Exercise data:

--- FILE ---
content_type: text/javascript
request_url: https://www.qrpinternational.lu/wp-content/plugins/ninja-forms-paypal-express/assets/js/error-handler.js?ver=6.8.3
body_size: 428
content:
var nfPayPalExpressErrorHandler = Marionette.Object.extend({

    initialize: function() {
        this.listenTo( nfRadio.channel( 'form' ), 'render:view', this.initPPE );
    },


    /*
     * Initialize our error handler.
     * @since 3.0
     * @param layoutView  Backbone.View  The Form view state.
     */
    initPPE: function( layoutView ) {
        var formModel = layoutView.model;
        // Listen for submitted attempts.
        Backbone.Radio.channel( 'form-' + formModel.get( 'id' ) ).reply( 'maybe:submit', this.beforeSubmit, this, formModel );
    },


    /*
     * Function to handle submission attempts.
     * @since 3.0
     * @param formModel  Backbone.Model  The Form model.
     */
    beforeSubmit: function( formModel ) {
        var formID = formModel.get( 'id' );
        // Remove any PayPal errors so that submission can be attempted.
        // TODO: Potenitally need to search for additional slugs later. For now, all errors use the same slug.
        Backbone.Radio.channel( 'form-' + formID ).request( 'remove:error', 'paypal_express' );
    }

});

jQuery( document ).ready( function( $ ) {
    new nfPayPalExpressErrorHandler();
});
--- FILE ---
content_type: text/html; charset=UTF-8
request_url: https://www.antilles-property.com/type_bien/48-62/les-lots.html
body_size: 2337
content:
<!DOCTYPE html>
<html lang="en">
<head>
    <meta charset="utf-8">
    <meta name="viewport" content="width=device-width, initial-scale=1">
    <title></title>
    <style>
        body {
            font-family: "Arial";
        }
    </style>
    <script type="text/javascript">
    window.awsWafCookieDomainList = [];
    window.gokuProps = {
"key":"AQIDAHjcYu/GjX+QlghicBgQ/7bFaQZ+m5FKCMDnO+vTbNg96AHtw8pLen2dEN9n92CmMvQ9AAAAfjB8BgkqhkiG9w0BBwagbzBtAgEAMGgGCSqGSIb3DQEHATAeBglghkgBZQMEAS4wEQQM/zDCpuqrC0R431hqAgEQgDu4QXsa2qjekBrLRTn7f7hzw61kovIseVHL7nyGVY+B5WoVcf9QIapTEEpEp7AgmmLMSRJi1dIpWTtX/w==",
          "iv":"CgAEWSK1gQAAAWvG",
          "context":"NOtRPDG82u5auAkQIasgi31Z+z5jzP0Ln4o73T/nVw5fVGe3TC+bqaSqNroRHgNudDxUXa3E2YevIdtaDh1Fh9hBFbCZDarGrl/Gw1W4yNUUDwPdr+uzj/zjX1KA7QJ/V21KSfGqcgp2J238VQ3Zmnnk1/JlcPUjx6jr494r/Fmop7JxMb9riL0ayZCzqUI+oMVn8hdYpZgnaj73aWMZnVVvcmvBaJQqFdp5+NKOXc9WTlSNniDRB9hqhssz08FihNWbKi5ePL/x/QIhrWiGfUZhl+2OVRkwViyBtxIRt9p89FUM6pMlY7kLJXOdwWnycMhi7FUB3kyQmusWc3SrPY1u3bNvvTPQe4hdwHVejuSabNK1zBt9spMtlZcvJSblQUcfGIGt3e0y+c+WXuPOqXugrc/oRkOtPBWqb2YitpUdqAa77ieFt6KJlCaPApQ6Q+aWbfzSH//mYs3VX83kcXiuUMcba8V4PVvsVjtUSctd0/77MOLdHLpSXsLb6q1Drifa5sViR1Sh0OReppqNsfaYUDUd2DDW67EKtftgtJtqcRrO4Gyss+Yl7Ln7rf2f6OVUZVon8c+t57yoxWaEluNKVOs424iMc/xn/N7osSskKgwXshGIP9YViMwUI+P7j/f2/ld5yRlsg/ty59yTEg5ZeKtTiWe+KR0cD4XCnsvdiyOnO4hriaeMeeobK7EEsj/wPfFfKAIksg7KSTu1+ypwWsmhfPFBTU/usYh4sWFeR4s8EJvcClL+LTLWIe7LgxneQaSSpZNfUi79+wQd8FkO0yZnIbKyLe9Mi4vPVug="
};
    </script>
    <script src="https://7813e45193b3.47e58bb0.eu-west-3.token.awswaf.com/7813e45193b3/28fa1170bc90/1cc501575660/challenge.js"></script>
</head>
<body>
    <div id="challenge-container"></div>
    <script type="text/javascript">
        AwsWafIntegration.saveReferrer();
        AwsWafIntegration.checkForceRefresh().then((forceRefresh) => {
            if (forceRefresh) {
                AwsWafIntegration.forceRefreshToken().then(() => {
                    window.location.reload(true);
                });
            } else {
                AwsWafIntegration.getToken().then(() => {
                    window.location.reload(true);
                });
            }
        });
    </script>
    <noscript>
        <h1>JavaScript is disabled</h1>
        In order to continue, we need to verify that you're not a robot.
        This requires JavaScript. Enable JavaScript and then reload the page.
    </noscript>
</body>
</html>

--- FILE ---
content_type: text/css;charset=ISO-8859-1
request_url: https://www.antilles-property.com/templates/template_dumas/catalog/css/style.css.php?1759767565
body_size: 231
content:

What you have to do:
Which lines above contain the word "AwsWafIntegration"? Copy all of them.

Your response:
        AwsWafIntegration.saveReferrer();
        AwsWafIntegration.checkForceRefresh().then((forceRefresh) => {
                AwsWafIntegration.forceRefreshToken().then(() => {
                AwsWafIntegration.getToken().then(() => {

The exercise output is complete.